September 6, 2014

I'm temporarily deaf...

In one ear, anyway.  Ear infection.

I tried riding it out as most of the time, you can't do anything for an ear infection other than comfort care.  But after 2+ weeks, it was time to pack up and go to the doctor.   Which of course, did not have any appointments on Friday--in fact, they close early on Fridays.  So I headed for the nearest Minute Clinic.  This was not an ED-worthy illness.  I also figured my CVS would be faster than going to urgent care.  I figured it'd also be cheaper too:  should my insurance end up denying my claim even after I explain that it's not my fault my doctor's office closed at noon, I'd only be out $100.

So I leave work early on Friday and go right to the clinic.  There's a few people waiting there and they are very happy to see me.  I'm wondering why considering they're all complete strangers to me...until one finally asks me if I'm going to be seeing them next.

I had come straight from the hospital, so I had my scrubs and ID badge on.  I realized that they saw the "RN" placard and got excited--they thought I was another nurse coming to man the clinic.  I had to explain that I was the patient today.   I declined the offer to read someone's TB test for them.

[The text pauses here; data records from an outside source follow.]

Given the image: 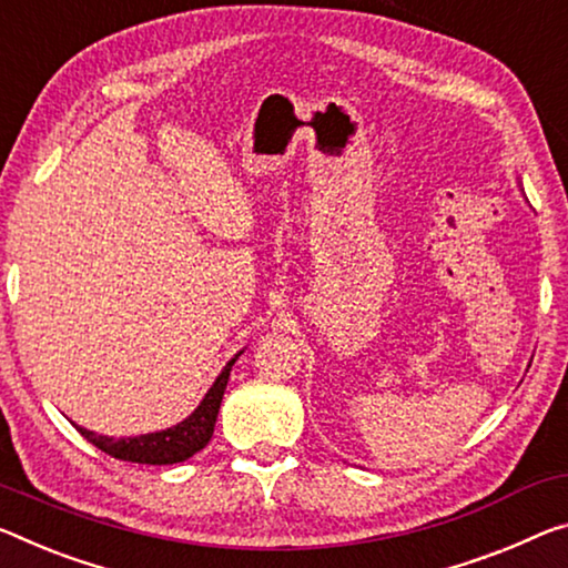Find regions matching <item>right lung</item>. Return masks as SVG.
<instances>
[{
    "mask_svg": "<svg viewBox=\"0 0 568 568\" xmlns=\"http://www.w3.org/2000/svg\"><path fill=\"white\" fill-rule=\"evenodd\" d=\"M232 364H235V358L224 366V372L217 376V382L212 384V389L206 392V397L202 399L200 407H196L192 417L184 419L182 425L164 429V432H154V435L123 437V439L95 435V432L78 427V425H75V429L88 439V443H93L98 449H103L105 455L115 457V460L139 463V465L184 463L192 455L200 453V449L212 439L214 422H217L224 389H227Z\"/></svg>",
    "mask_w": 568,
    "mask_h": 568,
    "instance_id": "1",
    "label": "right lung"
}]
</instances>
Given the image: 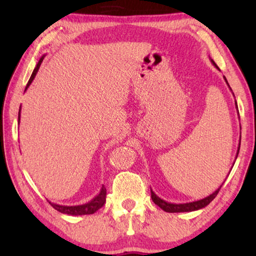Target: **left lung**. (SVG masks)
Masks as SVG:
<instances>
[{"label": "left lung", "mask_w": 256, "mask_h": 256, "mask_svg": "<svg viewBox=\"0 0 256 256\" xmlns=\"http://www.w3.org/2000/svg\"><path fill=\"white\" fill-rule=\"evenodd\" d=\"M211 63L214 64V66L220 71V68H219L218 66H216V64L214 62V60H211ZM224 81H226L227 86H229L228 81H227V79H226V76H224ZM229 89L232 90L230 86H229ZM235 104H236V107H237L236 100H235ZM237 112H238V110H237ZM238 114H240V112H238ZM240 144H238L236 158H237V156H238V152H240ZM234 164H235V162H234ZM222 185H220V188H219L218 190H216L214 192L212 193V194H210L209 196H206V198H201V200L193 201V202H188V203H170V202H167V201L162 200V198H160L157 196V194H156V193L154 192L152 190H151V198H152V201L154 202V204H157L159 208H162V209L164 211H166V212H172H172H190V211H196V210H200V209H202V208H204V206H206L208 204H209V203L216 196V194L219 193V190L222 188Z\"/></svg>", "instance_id": "obj_1"}]
</instances>
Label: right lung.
I'll return each mask as SVG.
<instances>
[{"mask_svg": "<svg viewBox=\"0 0 256 256\" xmlns=\"http://www.w3.org/2000/svg\"><path fill=\"white\" fill-rule=\"evenodd\" d=\"M45 55H42V58L38 60L36 68H34L32 74L30 76V79L27 84V86H26L24 92L29 88V86L32 84V82L34 81V76H36L38 70H40V64L44 60ZM20 112H21V106L19 110V115H18V123H20ZM106 202V188L105 186H102L100 192H99L98 196H94L92 201H89L88 203H84V204H80V206H60V204H56V203H50V206L54 208L55 210H58L60 214H70V216H82V214H92L96 212L97 210L100 209V208L105 204Z\"/></svg>", "mask_w": 256, "mask_h": 256, "instance_id": "right-lung-1", "label": "right lung"}]
</instances>
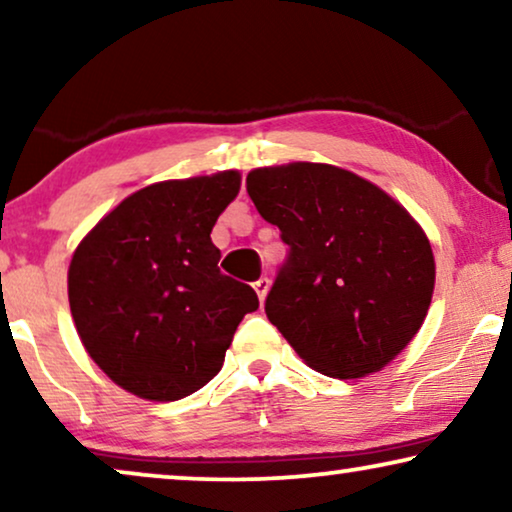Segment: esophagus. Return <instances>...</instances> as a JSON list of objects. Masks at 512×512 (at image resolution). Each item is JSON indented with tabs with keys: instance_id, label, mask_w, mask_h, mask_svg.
<instances>
[{
	"instance_id": "1",
	"label": "esophagus",
	"mask_w": 512,
	"mask_h": 512,
	"mask_svg": "<svg viewBox=\"0 0 512 512\" xmlns=\"http://www.w3.org/2000/svg\"><path fill=\"white\" fill-rule=\"evenodd\" d=\"M254 289H256V293H258V300H265V296H268V291H270V279L268 277H261L258 279V282L254 284Z\"/></svg>"
}]
</instances>
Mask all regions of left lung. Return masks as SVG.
Masks as SVG:
<instances>
[{"mask_svg": "<svg viewBox=\"0 0 512 512\" xmlns=\"http://www.w3.org/2000/svg\"><path fill=\"white\" fill-rule=\"evenodd\" d=\"M247 191L291 254L265 300L312 370L368 377L422 328L436 286L429 237L401 202L328 163L256 167Z\"/></svg>", "mask_w": 512, "mask_h": 512, "instance_id": "8db88e82", "label": "left lung"}]
</instances>
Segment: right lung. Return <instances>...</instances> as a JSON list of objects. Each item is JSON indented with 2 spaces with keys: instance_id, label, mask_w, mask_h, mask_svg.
<instances>
[{
  "instance_id": "1",
  "label": "right lung",
  "mask_w": 512,
  "mask_h": 512,
  "mask_svg": "<svg viewBox=\"0 0 512 512\" xmlns=\"http://www.w3.org/2000/svg\"><path fill=\"white\" fill-rule=\"evenodd\" d=\"M242 174L223 170L139 188L74 249L69 310L97 368L146 401H179L212 380L258 298L221 275L212 233Z\"/></svg>"
}]
</instances>
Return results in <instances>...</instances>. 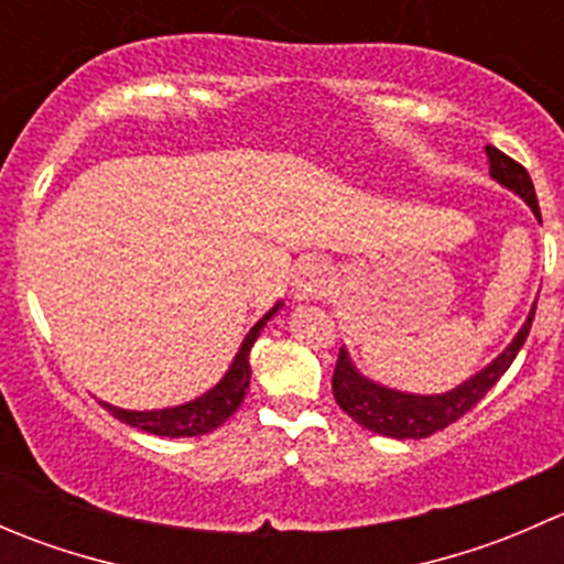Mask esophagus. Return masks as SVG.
<instances>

It's not a long wait:  I'm seen in 30 minutes.   Nurse practitioners run the clinic, which is nice because I can speak Nurse to them and they don't think I'm crazy.  It's a quick visit:  she looks in the ear, declares it's not a very happy ear, gives me ear drop antibiotics and instructions to keep taking Motrin 800mg, forwards my script to my own pharmacy for pick up by the time I get there, and says she's always happy to help a fellow nurse.

The problem is that antibiotics take a few days to work, so until then it's Motrin, warm compresses and closed captioning on the television.

September 4, 2014


The transfer was an interesting process.  They talked to my supervisor first, had me fill out paperwork next, then gave me an interview.  After I signed the transfer paperwork.  The whole process really did go in reverse.


So I'm transferred to the float pool at job #1.  And to be honest, absolutely nothing has changed.  Same old stuff, different job title with better pay.  Mind you, I did already screw up with staffing...twice.  Both times were unintentional and in all innocence, but still, not the way I would have preferred to start my new position.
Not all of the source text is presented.